CHALLENGES:
1. In the passage on statistical priors, what is the unconditional birth-sex ratio in the U.S.?
2. Do these statements agree with the passage on statistical priors? For each, answer yes or no and quote the words of the passage that decide it.
(a) Over the past 100 years, statistics has largely set aside prior assumptions.
(b) Estimates of sex-ratio differences have often come close to 8 percentage points.
(c) A sample of 3,000 is usually too small to study a difference in proportions.
3. Which section headings appear in the passage on statistical priors? List every one.

SOURCE TEXT:
────────────────────

The theory was empirically verifiable. Attractiveness bred attractiveness (with the opposite tacitly understood).
What Are Priors?
When Numbers Lie
But wait. If that were true, wouldn’t the same logic apply to height? Intelligence? No other heritable physical characteristics exhibit anywhere near this large of a percentage-point difference in birth-sex ratios between groups. Even more troubling, a survey sample size of 3,000 is by no means trivial. In most circumstances, a sample size of 3,000 to study a difference in proportions is quite appropriate.
For instance, assuming an effect of zero (i.e., 50 percent girls and 50 percent boys) with a sample size of 3,000, where, as in Kanazawa, there are 2,700 parents across the “not-most-attractive” categories and 300 dazzling parents, estimation of the birth-sex-ratio difference would result in a standard error of 2 to 3 percentage points. This is roughly what Kanazawa found.
The problem, however, is that sex-ratio differences have been studied extensively for hundreds of years, and difference estimates never come close to 8 percentage points. The unconditional birth-sex ratio in the U.S. is roughly 48.7 percent girls with a 0.5 percentage-point error. A sample size much larger than 3,000 is necessary to accurately measure a true sex difference given how small the scale of differences in birth-sex ratios is. Kanazawa’s estimation routine, however, because it was confined to only the 3,000 observations in his survey, had no systematic way to incorporate this information.
Remember Your Priors
This problem arises because the field of statistics, over the past 100 years, has largely discarded or ignored encoding information in the form of assumptions about what researchers think estimates will look like before bringing data into their analyses. These prior assumptions (or, more formally, “priors”) form a crucial component of the modeling process. Priors clarify exactly how researchers believe their models will produce estimates.
As a majority of statistics is practiced presently, however, priors are paid mere lip service if they are acknowledged at all. Data are meant to speak for themselves; to represent an objective assessment of a problem, a “view from nowhere.” This approach results in a veneer of objectivity, but researchers failing to build prior assumptions more directly into their statistical estimations can lead to totally incoherent conclusions like Kanazawa’s.
Empirics turns on gathering data to answer questions of interest to society. The very act of data generation implicitly assumes that data are useful in addressing problems. This assumption, of course, implies that someone, somewhere has thought about these problems before data collection began. In other words, there is never any such thing as an absence of prior assumptions.

────────────────────

DATA ROWS:
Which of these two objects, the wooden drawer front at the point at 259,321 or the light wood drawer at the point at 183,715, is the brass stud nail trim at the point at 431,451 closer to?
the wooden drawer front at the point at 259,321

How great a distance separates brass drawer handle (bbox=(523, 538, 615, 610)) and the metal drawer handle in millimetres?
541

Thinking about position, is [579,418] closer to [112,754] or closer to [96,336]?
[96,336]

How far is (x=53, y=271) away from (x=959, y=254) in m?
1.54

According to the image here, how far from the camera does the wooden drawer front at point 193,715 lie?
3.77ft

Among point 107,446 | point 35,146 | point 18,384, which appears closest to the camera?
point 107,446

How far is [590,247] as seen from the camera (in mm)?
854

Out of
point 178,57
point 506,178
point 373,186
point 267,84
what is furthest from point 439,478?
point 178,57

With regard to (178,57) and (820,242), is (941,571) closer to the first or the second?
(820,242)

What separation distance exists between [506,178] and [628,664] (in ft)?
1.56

────────────────────

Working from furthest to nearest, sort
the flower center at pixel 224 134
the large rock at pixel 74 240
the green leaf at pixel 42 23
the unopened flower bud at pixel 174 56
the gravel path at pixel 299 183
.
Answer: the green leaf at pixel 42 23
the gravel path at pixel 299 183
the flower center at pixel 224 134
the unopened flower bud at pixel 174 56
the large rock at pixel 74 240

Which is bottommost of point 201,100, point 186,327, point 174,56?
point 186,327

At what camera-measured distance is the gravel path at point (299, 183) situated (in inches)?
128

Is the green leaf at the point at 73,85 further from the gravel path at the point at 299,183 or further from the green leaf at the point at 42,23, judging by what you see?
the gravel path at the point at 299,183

────────────────────

RESULTS:
1. Roughly 48.7 percent girls, with a 0.5 percentage-point error.

2.
(a) Yes: "the field of statistics, over the past 100 years, has largely discarded or ignored encoding information in the form of assumptions"
(b) No: "difference estimates never come close to 8 percentage points"
(c) No: "In most circumstances, a sample size of 3,000 to study a difference in proportions is quite appropriate."

3.
What Are Priors?
When Numbers Lie
Remember Your Priors